As required by the Gulf Opportunity Zone Act of 2005, the Treasury and IRS have issued Notice 2006-33 that clarifies the application of these prohibitions and describes transition relief that is available to taxpayers with prohibited arrangements.
Application of 409A Prohibitions on Offshore Trusts and Financial Health Triggers
In accordance with Gulf Opportunity Zone Act of 2005, Notice 2006-33 clarifies that any arrangement that meets the definition of a "nonqualified deferred compensation plan," including those arrangements that are otherwise grandfathered from Section 409A, are subject to Section 409A's prohibitions on offshore trusts and use of financial health triggers to restrict assets. Accordingly, amounts that were set aside or restricted with respect to deferred compensation that were earned and vested on or before December 31, 2004 are subject to these requirements.

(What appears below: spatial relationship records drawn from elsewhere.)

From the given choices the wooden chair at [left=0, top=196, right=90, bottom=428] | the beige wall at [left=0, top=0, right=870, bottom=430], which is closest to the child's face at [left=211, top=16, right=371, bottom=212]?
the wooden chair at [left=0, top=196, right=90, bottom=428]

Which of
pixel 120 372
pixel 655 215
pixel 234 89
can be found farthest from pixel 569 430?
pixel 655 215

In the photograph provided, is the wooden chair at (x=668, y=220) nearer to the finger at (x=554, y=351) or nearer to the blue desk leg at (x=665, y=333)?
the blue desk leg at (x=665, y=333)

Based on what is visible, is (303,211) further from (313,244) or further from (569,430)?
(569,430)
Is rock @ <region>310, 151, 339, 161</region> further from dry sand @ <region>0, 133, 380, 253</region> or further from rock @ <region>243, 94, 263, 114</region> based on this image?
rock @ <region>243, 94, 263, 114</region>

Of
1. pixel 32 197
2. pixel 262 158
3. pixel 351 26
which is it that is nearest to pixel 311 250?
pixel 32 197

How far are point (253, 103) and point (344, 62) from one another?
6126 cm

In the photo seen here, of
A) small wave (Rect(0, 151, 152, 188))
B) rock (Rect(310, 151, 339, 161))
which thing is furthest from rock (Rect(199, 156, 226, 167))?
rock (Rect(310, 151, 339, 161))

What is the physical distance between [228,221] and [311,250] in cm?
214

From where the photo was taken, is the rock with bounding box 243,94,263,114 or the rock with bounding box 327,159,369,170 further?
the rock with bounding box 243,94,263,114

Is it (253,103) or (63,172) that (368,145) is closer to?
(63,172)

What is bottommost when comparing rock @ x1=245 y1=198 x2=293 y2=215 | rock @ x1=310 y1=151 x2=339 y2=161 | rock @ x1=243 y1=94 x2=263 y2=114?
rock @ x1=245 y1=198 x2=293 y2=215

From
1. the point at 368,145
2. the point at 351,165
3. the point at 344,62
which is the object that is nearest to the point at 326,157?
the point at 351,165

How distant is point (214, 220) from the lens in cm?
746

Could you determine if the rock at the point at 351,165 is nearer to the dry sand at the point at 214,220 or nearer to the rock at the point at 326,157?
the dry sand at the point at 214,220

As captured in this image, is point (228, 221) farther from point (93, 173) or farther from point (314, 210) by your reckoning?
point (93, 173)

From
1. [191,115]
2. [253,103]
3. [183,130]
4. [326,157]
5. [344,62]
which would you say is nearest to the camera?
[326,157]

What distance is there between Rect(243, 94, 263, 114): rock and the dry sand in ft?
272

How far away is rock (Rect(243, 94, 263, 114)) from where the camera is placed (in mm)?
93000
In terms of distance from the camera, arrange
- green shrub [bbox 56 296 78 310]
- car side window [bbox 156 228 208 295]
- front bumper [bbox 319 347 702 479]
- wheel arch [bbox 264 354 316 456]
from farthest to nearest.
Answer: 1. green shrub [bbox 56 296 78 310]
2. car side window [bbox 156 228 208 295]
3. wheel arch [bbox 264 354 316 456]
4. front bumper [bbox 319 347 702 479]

Notice 2006-33 does not contain guidance regarding what arrangements will be treated like an offshore trust for purposes of Section 409A and what constitutes a financial health trigger. The Notice states that the Treasury Department and the IRS intend to issue further guidance regarding the application of Section 409A(b) in the future. Until then, taxpayers may continue to rely upon a "reasonable, good faith interpretation" of Section 409A to determine whether the use of a trust or other arrangement is permissible under Section 409A. However, the Notice only sets forth transition relief for assets that have been set aside, transferred or restricted on or before March 21, 2006. These amounts are referred to in the Notice as "Grace Period Assets."
Taxpayers will have until December 31, 2007 to bring Grace Period Assets into compliance with Section 409A. For example, amounts attributable to deferred compensation that are held in an offshore trust as of March 21, 2006, and any earnings thereon, can be transferred to a U.S.-based trust as late as December 31, 2007 without causing the service providers who made such deferrals to be subject to taxes under Section 409A.
Amounts transferred to an offshore trust after March 21, 2006 or restricted pursuant to a financial health trigger are not Grace Period Assets and will not have the benefit of the transition relief described in Notice 2006-33.
Operation until Issuance of Additional Guidance
Until additional guidance is issued, taxpayers who are contemplating transferring assets attributable to deferred compensation outside the United States or implementing the terms of a financial health trigger should consider the potential taxes that may be imposed under Section 409A - regardless of whether the assets relate to an arrangement that is otherwise grandfathered under Section 409A. In particular, sponsors of hedge funds and private equity funds and non-U.S.-based employers should consider Notice 2006-33 before transferring any assets outside the United States (depending on future guidance, this may also require offshore hedge funds to transfer deferred compensation earned by U.S. investment managers into U.S. accounts or other U.S. vehicles).
Circular 230 Notice:
To ensure compliance with requirements imposed by U.S. Treasury Regulations, please note that any U.S. tax advice contained in this communication (including any attachments) was not intended or written to be used, and cannot be used, for the purpose of (i) avoiding penalties under the Internal Revenue Code or (ii) promoting, marketing or recommending to another party any transaction or matter addressed herein.